By Steve Levy
A recent decision raises two very timely and critical issues. First is whether the case is being decided based on all of the available evidence, including how far a panelist itself is expected to go to find information that has not been submitted by the parties. The second is why there’s such a low response rate in UDRP cases and how this can lead to decisions based on an incomplete factual record.

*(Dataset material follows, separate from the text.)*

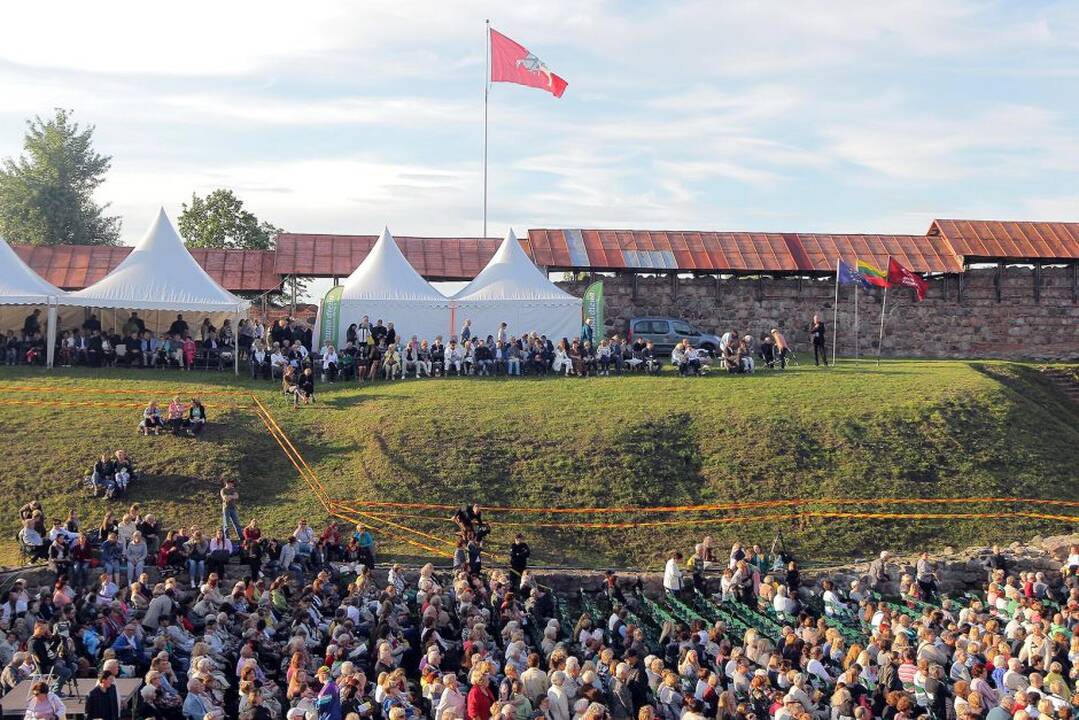 Festivalio „Operetė Kauno pilyje 2016“ pradžia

As background, it’s important to know that bad faith registration (as mentioned in par. 4(a)(iii) of the UDRP) is almost impossible to prove if the disputed domain name was registered at a time before the Complainant’s trademark rights came into existence. After all, you can’t target a non-existent mark in bad faith. Also, when a domain name is sold to someone who has no business relationship with the original owner, this is typically considered to be a new “registration” for purposes of par. 4(a)(iii). So, it’s still possible for an old domain name to be “registered” in bad faith if it’s sold to someone new after the creation of the Complainant’s trademark rights.

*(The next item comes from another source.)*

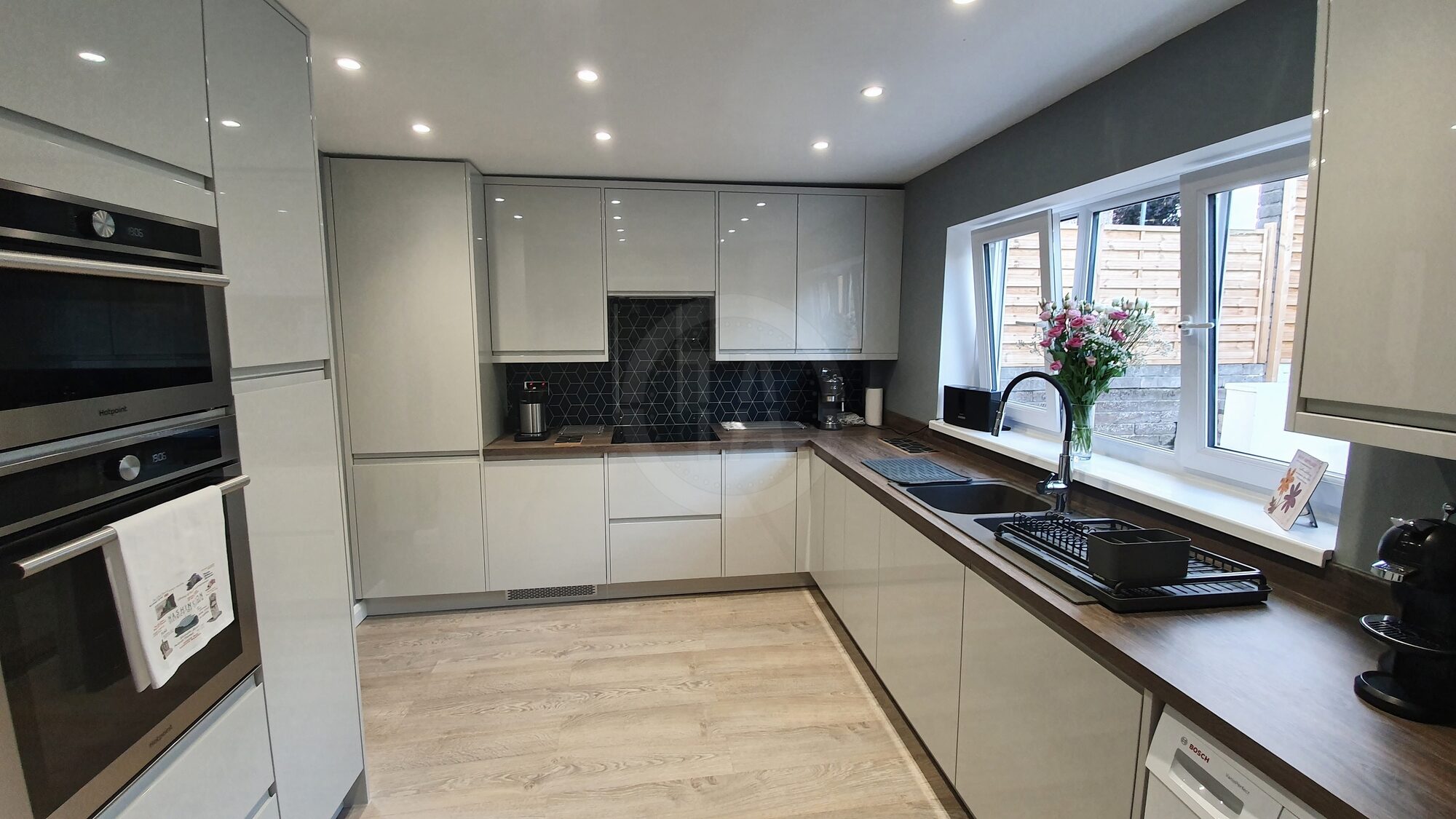 Kitchen from DIY Kitchens fitted in Chepstow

In a recent case against the domain name sleeptopia.com the Panel found it “reasonable to infer” that a transfer of the disputed domain name had taken place based on a recent change in the Whois record to a proxy service, and a change in the domain’s website resolution, at around the same time, from a parked GoDaddy page to a pay-per-click page with links competitive to the Complainant. These two signals may, in some cases, indicate a change in domain name ownership but more definitive evidence is often available. I pulled up the archived Whois records and found that the named Respondent, Gregory Perez, has actually owned the domain name since at least August of 2008, a significant number of years before the Complainant’s claimed date of first trademark rights in 2013. So, should the Complainant have provided this evidence when it filed the Complaint? Its required certification, at the end of the Complaint, states that “the information contained in this Complaint is to the best of the Complainant’s knowledge complete and accurate”. Or should the Panel have exercised its authority, under the UDRP Rules, to conduct its own research and look at the archived Whois records?

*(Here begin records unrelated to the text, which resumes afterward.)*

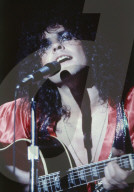 MARK BOLAN in T-Rex - UK rock musician about 1978. Photo Jeffrey Mayer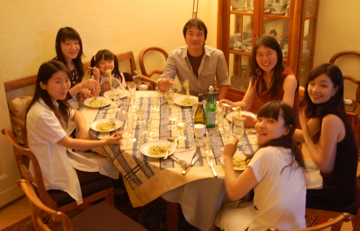 13日の晩餐。_c0180686_17305929.jpg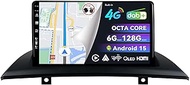 Built-in 4G LTE & DAB, Android 14 car radio for BMW X3 E83 (2004-2012), 6G+128G, CarPlay & Android c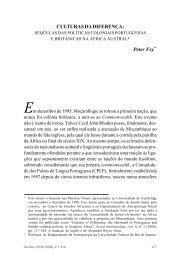 CULTURAS DA DIFERENÇA: Peter Fry** - Revista Afro-Ásia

This brings up the second issue, and the silent party in this case. Why did the Respondent, Gregory Perez, default and fail to explain that it’s owned the domain since before the existence of the Complainant’s trademark rights? Since it owned the domain name for around 15 years, maybe it failed to update the Whois record to its current email address. Or maybe there’s another problem where the Respondent is deceased or incapacitated, or perhaps the WIPO’s email serving the Complaint got caught in the Respondent’s spam filter or the Respondent thought it was a scam and didn’t open the attachment for fear of malware. In any event, the UDRP ecosystem would likely benefit from better service processes such as a confirmation email from a source that’s known to the Respondent, such as its own Registrar. I’m part of a group that’s proposing exactly that but it’s likely to take a number of years before it gets through the ICANN process for considering such changes. The bottom line is that a lack of evidence here caused a decision to be made based on an inference rather than on the actual facts of the case and this lowers the quality of the UDRP and people’s trust in the process.